**Exercise prompt**:
Using the listing below, give again exactly the lines from the line with "japanese porcelain cat" to the line with "Jousimaja: Bed, Meubilair, Slaapkamer, Interieur", inclusive, without the pictures.

**Data extract**:
● ● ●

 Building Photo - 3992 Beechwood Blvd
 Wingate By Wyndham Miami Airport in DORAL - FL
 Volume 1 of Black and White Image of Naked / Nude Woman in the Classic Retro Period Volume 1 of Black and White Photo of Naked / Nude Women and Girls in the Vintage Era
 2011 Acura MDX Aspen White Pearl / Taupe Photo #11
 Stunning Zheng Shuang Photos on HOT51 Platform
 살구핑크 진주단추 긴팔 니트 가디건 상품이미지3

● ● ●

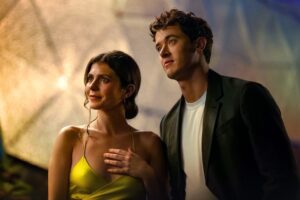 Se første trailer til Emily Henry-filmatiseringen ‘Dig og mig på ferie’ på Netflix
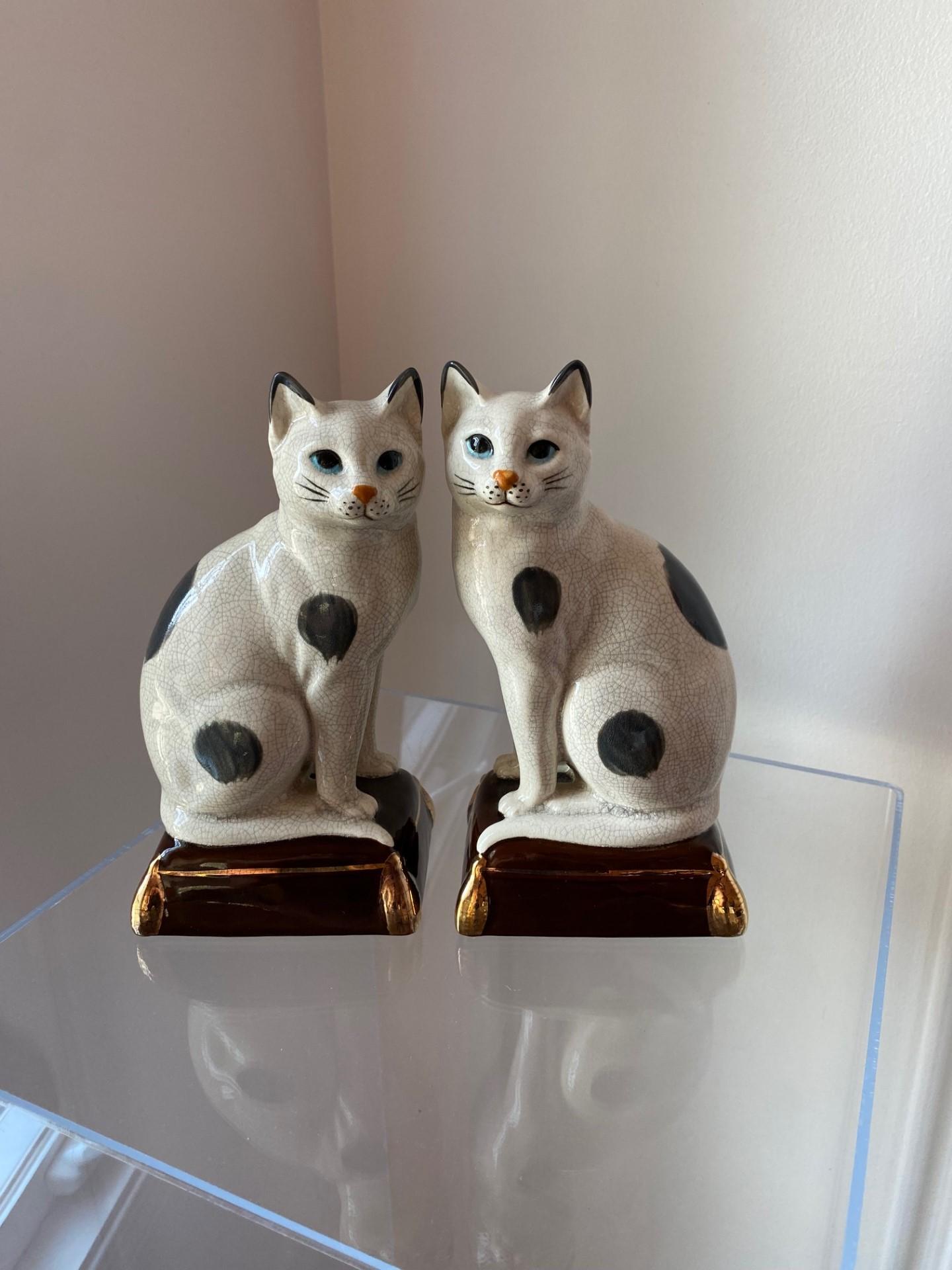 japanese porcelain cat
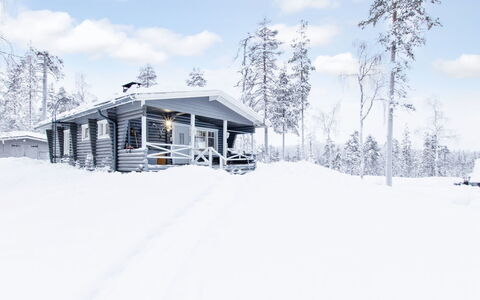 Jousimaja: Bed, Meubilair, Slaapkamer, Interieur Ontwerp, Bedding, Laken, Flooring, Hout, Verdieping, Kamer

● ● ●

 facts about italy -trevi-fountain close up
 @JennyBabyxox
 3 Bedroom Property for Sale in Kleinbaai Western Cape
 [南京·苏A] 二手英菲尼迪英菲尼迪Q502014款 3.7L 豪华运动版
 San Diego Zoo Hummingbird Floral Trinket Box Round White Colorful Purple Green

● ● ●

**Answer section**:
 japanese porcelain cat
 Jousimaja: Bed, Meubilair, Slaapkamer, Interieur Ontwerp, Bedding, Laken, Flooring, Hout, Verdieping, Kamer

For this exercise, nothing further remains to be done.